Set task >>
Turn the lines from the one containing "Out of all of" through the final line into a Markdown table with two columns, Row and Line. Number each row and leave out blank lines.

Information shown >>
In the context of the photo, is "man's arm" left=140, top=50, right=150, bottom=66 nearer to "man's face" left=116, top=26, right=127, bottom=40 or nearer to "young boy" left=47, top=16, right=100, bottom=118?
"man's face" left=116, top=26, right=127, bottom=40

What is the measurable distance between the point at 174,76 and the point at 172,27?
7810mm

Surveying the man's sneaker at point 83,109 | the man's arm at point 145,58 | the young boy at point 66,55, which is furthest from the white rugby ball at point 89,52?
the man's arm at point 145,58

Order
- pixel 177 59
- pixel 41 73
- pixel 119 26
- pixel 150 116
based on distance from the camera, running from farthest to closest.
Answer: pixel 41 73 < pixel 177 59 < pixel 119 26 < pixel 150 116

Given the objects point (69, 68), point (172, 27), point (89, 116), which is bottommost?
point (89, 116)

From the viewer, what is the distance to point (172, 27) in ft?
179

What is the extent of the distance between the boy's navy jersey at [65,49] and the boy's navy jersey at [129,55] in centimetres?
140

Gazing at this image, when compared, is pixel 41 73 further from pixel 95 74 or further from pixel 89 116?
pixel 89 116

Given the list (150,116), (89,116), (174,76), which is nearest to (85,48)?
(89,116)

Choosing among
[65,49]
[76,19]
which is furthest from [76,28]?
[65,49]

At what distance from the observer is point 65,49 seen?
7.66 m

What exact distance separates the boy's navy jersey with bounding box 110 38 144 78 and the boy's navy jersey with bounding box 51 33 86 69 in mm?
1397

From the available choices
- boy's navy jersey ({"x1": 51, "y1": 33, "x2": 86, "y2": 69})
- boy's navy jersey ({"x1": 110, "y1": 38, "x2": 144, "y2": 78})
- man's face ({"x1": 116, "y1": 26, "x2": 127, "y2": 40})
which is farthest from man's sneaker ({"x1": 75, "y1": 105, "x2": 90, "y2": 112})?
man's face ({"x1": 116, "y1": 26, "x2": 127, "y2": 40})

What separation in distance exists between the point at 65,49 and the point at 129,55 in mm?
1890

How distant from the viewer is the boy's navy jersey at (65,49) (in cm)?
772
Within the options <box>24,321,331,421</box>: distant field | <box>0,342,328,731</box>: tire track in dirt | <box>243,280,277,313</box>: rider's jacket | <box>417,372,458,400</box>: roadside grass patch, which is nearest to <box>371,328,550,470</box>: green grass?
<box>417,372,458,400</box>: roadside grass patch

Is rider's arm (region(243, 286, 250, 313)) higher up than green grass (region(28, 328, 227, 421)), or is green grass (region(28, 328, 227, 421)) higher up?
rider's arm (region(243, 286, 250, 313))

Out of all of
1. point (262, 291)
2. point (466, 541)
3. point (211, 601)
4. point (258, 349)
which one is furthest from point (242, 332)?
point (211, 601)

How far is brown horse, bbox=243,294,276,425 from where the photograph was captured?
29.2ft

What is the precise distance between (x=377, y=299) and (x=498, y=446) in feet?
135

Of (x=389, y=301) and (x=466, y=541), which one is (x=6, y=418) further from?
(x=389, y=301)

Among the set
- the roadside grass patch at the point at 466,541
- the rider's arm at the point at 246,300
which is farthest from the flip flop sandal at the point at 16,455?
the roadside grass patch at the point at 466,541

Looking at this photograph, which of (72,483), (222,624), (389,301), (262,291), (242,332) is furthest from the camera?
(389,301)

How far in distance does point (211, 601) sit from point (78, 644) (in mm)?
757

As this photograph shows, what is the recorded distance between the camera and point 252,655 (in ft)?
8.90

Problem solution >>
| Row | Line |
|---|---|
| 1 | Out of all of |
| 2 | 1. point (262, 291) |
| 3 | 2. point (466, 541) |
| 4 | 3. point (211, 601) |
| 5 | 4. point (258, 349) |
| 6 | which one is furthest from point (242, 332)? |
| 7 | point (211, 601) |
| 8 | How far is brown horse, bbox=243,294,276,425 from where the photograph was captured? |
| 9 | 29.2ft |
| 10 | What is the precise distance between (x=377, y=299) and (x=498, y=446) in feet? |
| 11 | 135 |
| 12 | Of (x=389, y=301) and (x=466, y=541), which one is (x=6, y=418) further from? |
| 13 | (x=389, y=301) |
| 14 | Among the set |
| 15 | - the roadside grass patch at the point at 466,541 |
| 16 | - the rider's arm at the point at 246,300 |
| 17 | which is farthest from the flip flop sandal at the point at 16,455? |
| 18 | the roadside grass patch at the point at 466,541 |
| 19 | Looking at this photograph, which of (72,483), (222,624), (389,301), (262,291), (242,332) is furthest from the camera? |
| 20 | (389,301) |
| 21 | How far in distance does point (211, 601) sit from point (78, 644) (in mm)? |
| 22 | 757 |
| 23 | As this photograph shows, what is the recorded distance between the camera and point 252,655 (in ft)? |
| 24 | 8.90 |